» **EXERCISE DESCRIPTION**
How many lines in the material below contain the string "States"? Answer with the number alone.

-- GIVEN RECORDS follows --

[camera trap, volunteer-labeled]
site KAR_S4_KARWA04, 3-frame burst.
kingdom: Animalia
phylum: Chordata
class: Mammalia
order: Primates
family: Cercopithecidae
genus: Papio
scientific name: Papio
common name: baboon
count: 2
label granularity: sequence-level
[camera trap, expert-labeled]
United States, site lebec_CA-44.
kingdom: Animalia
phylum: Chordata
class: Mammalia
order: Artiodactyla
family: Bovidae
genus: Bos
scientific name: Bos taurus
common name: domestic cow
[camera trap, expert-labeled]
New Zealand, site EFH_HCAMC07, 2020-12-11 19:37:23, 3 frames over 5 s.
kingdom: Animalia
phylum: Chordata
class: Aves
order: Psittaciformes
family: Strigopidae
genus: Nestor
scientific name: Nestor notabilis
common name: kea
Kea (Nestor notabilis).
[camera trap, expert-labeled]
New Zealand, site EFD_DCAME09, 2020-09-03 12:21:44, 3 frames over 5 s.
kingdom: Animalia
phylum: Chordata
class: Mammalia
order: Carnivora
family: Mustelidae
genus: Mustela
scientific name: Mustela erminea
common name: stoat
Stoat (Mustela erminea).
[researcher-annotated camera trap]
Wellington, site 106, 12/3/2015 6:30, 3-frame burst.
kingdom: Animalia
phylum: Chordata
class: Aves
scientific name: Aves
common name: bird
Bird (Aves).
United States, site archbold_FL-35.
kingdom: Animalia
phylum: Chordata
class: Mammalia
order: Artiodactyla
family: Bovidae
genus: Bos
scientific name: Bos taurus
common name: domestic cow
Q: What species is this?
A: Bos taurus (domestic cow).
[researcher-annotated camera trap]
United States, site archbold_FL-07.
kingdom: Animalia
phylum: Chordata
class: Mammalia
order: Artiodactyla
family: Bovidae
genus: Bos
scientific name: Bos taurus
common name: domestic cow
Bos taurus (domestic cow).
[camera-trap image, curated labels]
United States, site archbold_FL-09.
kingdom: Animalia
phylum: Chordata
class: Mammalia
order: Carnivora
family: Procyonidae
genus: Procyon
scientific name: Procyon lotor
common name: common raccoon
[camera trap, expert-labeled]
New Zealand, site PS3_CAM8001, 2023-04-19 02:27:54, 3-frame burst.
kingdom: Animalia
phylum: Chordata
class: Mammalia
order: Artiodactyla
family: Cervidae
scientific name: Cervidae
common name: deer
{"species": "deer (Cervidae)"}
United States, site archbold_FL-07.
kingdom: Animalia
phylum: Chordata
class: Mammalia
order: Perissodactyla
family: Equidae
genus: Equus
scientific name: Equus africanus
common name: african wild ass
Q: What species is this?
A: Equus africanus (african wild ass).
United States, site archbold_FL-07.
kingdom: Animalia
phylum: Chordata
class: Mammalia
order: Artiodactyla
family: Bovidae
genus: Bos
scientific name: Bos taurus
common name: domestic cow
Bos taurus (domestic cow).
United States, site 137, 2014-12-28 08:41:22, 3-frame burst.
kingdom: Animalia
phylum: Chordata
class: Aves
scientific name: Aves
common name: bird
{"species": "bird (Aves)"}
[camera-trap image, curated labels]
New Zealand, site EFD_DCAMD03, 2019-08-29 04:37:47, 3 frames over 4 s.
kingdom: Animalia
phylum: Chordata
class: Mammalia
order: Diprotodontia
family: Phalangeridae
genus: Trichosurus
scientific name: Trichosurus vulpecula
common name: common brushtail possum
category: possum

-- GIVEN RECORDS concluded --

» **SOLUTION FOR THIS PROBLEM**
7